(ЧТО СДЕЛАТЬ)
(a) Выпишите из писем все глаголы в форме повелительного наклонения.
(b) Переведите на английский язык предложение из писем: «Каждый день отвоевывается, и каждый приближает нашу встречу».

(ИССЛЕДУЕМЫЙ ТЕКСТ)
-------------------------
…Что сказать о своей жизни? Живу изо дня в день. Каждый день отвоевывается, и каждый приближает нашу встречу. Последнее дает мне бодрость и силу. А так все вокруг очень плохо и безнадежно. Но об этом всем расскажу при свидании. Очень мешают люди, меня окружающие. Близких нет совсем…
Надеюсь, что Илья Григорьевич вышлет мне Ваши новые стихи. Он пишет, что Вы много работаете…
Простите, радость моя, за смятенность письма… Берегите себя, заклинаю Вас. Вы и Аля – последнее и самое дорогое, что у меня есть.
Храни Вас Бог.
«Родная моя девочка! Я получил письмо от И. Г., он пишет, что видел тебя, и передал мне те слова, что ты просила сказать мне от твоего имени. Спасибо, радость моя, – вся любовь и все мысли мои с тобой и с мамой. Я верю – мы скоро увидимся и снова заживем вместе, с тем, чтобы больше никогда не расставаться…
Благословляю и целую тебя крепко.
-------------------------
(ИЗВЛЕЧЁННЫЕ ДАННЫЕ)

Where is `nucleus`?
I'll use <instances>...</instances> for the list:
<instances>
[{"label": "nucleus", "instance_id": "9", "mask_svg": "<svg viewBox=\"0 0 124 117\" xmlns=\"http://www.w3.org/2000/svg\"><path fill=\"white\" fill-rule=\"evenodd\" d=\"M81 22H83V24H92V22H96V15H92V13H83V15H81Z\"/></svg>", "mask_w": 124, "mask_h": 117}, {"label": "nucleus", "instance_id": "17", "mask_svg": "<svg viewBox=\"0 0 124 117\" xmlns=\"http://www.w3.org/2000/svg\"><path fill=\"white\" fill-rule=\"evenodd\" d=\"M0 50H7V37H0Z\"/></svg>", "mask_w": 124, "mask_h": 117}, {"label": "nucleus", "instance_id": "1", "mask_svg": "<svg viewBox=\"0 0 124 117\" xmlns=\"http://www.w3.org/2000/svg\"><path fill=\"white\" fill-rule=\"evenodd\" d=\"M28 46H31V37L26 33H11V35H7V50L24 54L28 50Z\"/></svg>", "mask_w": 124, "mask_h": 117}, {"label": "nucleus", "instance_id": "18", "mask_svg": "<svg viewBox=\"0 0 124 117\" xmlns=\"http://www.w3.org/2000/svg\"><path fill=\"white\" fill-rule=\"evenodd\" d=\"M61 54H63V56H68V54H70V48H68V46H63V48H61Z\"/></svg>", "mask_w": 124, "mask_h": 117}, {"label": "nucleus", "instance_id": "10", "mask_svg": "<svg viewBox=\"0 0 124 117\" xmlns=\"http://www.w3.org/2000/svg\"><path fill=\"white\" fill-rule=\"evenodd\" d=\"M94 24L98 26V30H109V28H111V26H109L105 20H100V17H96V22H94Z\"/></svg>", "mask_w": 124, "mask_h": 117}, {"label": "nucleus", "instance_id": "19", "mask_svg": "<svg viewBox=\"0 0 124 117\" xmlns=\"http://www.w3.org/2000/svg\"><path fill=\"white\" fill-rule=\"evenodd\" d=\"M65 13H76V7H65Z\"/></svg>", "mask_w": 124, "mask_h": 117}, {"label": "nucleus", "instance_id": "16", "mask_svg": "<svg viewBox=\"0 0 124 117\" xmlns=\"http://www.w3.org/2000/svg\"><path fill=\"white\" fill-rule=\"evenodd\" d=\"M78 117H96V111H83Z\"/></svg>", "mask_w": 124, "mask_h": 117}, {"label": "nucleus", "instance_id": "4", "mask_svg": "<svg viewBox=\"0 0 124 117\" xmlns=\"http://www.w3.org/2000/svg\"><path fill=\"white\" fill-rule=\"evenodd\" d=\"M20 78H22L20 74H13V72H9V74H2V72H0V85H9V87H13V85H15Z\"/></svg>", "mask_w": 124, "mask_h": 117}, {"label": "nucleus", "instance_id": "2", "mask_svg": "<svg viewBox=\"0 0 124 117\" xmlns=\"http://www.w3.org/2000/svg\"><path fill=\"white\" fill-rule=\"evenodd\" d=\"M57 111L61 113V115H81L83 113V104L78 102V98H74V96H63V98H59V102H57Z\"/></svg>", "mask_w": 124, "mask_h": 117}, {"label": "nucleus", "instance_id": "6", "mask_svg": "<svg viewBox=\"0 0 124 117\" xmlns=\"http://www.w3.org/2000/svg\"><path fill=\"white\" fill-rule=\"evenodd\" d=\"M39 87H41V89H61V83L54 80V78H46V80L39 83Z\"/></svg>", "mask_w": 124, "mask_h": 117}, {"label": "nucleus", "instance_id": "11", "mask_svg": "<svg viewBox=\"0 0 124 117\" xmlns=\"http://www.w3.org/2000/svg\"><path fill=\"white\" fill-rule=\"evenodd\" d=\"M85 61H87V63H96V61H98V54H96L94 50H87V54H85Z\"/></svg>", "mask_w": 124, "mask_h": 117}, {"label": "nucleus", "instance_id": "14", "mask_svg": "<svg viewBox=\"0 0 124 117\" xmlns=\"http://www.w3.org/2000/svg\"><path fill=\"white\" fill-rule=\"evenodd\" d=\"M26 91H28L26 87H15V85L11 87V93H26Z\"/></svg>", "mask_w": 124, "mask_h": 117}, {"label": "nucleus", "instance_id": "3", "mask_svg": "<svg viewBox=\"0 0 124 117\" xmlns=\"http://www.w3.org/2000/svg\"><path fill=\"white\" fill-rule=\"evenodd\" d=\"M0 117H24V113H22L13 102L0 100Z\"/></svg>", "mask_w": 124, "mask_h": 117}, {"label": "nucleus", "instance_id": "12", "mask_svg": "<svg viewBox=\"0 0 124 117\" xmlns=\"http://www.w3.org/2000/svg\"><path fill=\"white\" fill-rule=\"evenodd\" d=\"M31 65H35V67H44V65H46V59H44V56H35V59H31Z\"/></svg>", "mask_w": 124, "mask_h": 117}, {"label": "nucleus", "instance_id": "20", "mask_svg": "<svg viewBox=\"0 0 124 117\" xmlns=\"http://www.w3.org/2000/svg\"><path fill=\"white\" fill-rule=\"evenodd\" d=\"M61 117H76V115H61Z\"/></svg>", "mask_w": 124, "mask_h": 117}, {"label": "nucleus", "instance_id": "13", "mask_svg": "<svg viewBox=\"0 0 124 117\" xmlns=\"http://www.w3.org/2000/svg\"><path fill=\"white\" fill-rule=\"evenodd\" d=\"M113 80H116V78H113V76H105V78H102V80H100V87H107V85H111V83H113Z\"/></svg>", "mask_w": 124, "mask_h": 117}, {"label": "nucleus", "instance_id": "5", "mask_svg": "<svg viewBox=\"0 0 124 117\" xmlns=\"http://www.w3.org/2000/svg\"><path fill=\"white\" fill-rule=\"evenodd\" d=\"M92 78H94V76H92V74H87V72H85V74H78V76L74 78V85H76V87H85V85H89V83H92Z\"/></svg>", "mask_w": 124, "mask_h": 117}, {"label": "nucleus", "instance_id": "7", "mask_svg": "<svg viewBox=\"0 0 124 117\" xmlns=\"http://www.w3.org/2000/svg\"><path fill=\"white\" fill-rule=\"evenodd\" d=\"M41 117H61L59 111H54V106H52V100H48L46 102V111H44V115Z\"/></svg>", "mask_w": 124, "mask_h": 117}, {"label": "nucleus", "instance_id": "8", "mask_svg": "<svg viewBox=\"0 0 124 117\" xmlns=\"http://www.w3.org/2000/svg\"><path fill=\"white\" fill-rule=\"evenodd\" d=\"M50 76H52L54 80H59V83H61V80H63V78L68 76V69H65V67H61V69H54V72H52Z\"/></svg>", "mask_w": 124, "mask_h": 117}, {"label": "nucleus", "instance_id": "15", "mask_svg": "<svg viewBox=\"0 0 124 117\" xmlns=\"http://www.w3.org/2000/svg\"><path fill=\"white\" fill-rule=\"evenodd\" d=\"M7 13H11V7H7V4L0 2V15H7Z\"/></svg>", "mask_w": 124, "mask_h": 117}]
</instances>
-------------------------
(ОТВЕТЫ К УПРАЖНЕНИЮ)
(a)
Простите
Берегите
Храни

(b) Every day has to be fought for, and each one brings our meeting closer.